### What the task asks
Extract from the entries below every line between the one holding "How far between" and the one holding "point 73,380 < point 387,581 < point 673,696", inclusive, and reproduce them unchanged.

┌─ Record extracts

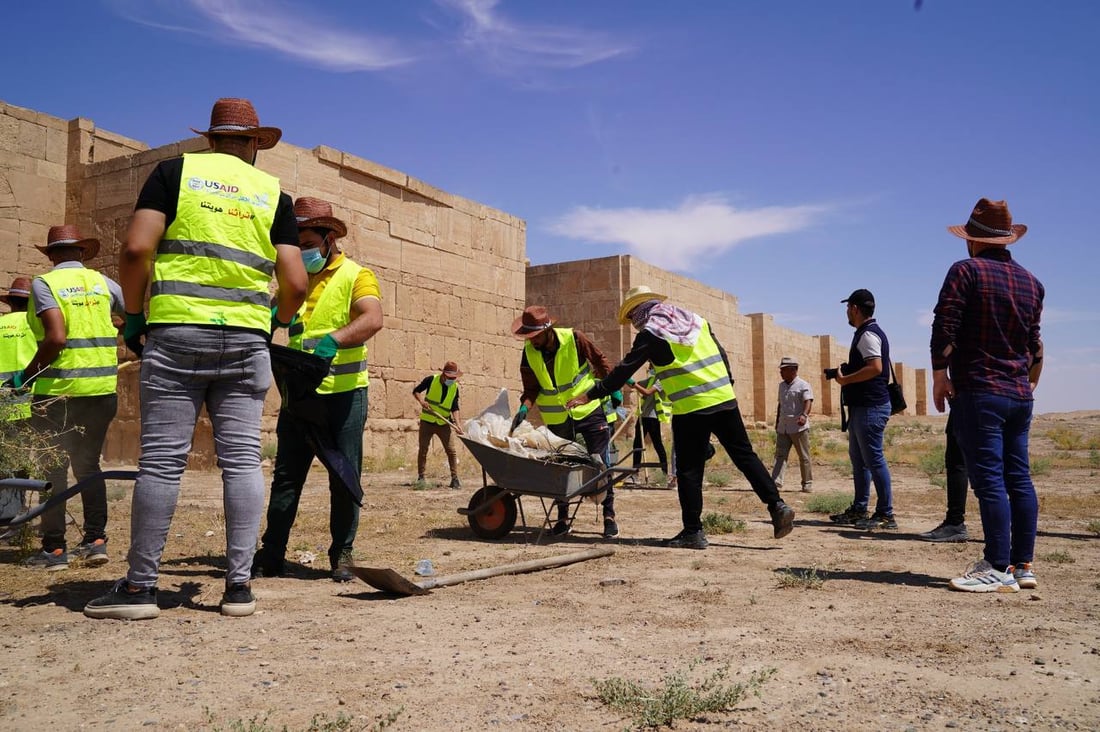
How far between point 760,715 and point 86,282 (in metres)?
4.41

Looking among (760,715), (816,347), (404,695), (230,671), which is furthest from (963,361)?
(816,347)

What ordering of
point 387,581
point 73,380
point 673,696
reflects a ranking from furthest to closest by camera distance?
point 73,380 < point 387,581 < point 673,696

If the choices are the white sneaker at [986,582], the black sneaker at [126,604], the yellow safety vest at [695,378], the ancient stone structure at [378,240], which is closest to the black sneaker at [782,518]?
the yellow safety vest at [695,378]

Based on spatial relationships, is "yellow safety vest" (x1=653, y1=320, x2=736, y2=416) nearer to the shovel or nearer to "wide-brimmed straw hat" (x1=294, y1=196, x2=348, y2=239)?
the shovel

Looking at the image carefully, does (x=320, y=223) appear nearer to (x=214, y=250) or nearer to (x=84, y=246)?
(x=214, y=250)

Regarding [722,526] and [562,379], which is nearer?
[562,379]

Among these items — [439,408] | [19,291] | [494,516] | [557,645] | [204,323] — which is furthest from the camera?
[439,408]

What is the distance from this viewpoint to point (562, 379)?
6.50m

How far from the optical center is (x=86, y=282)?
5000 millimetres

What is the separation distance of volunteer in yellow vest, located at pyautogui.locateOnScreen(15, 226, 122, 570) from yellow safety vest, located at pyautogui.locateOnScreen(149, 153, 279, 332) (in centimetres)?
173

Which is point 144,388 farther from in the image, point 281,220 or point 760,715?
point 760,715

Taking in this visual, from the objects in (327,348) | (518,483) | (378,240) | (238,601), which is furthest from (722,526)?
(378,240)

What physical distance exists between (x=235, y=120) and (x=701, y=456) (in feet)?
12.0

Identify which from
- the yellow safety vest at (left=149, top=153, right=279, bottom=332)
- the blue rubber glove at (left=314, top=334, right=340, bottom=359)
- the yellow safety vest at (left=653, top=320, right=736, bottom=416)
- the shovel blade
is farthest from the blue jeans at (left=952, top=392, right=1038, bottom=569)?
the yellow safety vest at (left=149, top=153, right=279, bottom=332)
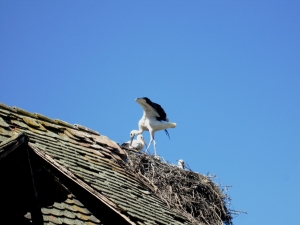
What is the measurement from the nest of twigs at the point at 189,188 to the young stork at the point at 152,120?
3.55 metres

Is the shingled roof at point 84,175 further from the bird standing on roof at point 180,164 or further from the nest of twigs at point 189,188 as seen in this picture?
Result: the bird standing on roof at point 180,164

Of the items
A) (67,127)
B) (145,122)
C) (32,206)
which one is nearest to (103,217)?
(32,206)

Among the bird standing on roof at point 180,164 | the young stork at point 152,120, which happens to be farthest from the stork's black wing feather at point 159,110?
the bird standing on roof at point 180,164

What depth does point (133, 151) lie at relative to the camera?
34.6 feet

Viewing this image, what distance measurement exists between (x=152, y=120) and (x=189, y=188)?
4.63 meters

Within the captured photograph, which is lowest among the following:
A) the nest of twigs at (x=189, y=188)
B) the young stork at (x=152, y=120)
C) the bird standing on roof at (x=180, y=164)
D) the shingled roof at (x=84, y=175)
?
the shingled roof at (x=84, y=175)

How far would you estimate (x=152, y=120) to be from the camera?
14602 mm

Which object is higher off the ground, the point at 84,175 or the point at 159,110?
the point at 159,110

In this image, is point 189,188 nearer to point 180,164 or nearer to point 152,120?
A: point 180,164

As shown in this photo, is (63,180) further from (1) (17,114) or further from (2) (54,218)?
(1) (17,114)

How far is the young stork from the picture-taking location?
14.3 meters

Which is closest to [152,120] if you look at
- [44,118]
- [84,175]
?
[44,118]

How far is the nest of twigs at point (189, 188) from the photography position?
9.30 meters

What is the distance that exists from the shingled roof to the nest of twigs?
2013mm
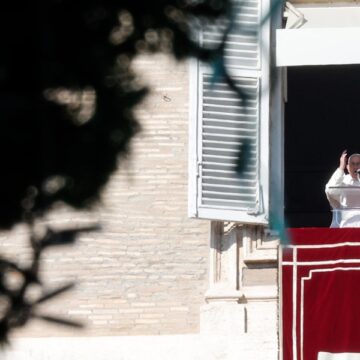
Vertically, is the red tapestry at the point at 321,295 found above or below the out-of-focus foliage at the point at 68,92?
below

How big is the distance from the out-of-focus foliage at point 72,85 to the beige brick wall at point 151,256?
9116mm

└─
┌─ Record extracts

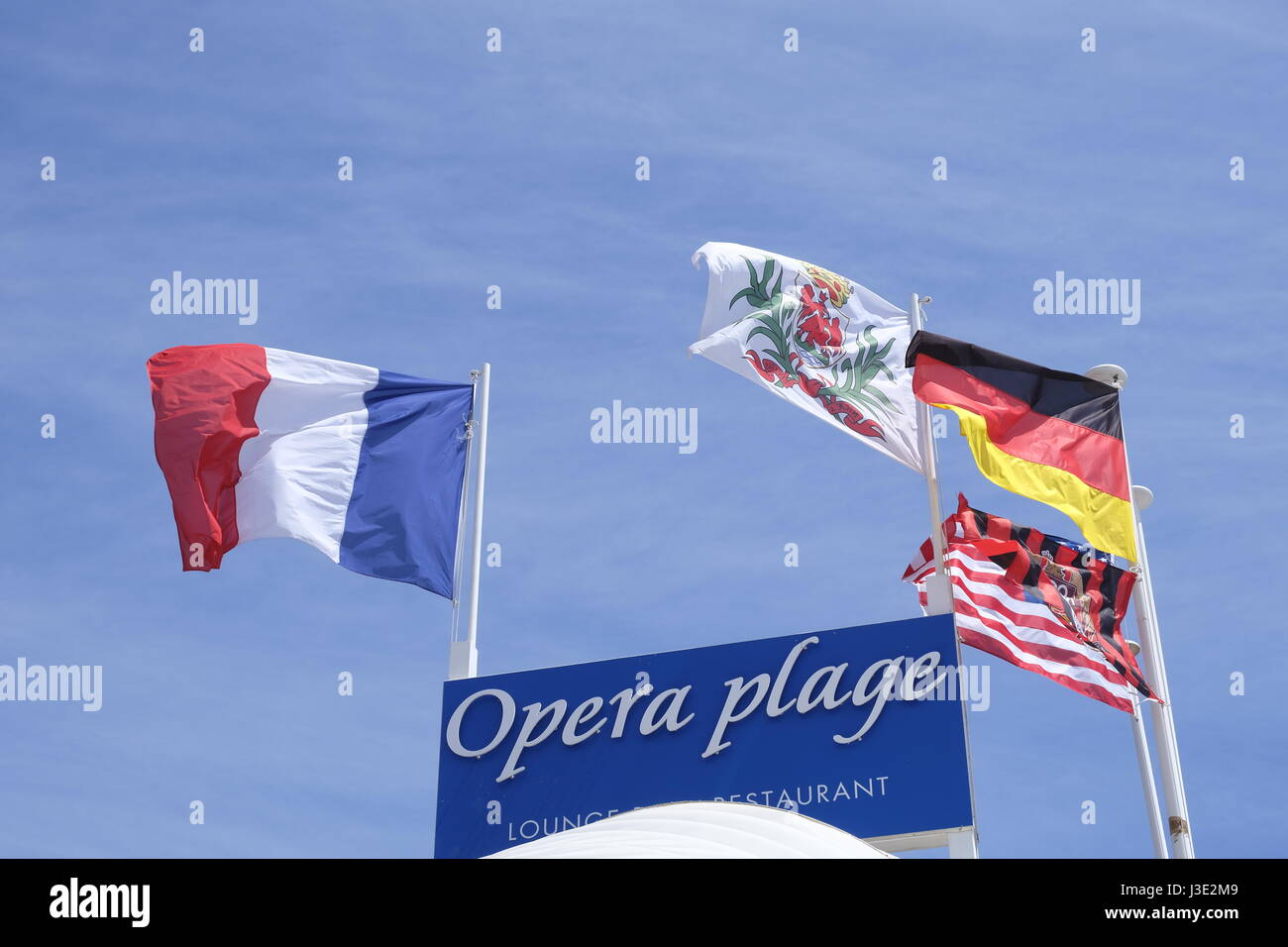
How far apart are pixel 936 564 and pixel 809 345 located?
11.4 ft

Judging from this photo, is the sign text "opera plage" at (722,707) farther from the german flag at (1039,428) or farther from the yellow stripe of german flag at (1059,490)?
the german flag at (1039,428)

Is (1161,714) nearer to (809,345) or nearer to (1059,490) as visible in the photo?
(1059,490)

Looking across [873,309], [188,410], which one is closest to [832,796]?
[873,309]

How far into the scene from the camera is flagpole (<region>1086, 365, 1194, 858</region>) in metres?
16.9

└─

### Worked solution
How far between point 760,715 and point 86,282 (in metres)?
4.41

Looking among (760,715), (816,347), (404,695), (230,671), which is furthest from (963,361)?
(816,347)

What ordering of
point 387,581
point 73,380
point 673,696
reflects a ranking from furthest to closest by camera distance?
point 73,380 < point 387,581 < point 673,696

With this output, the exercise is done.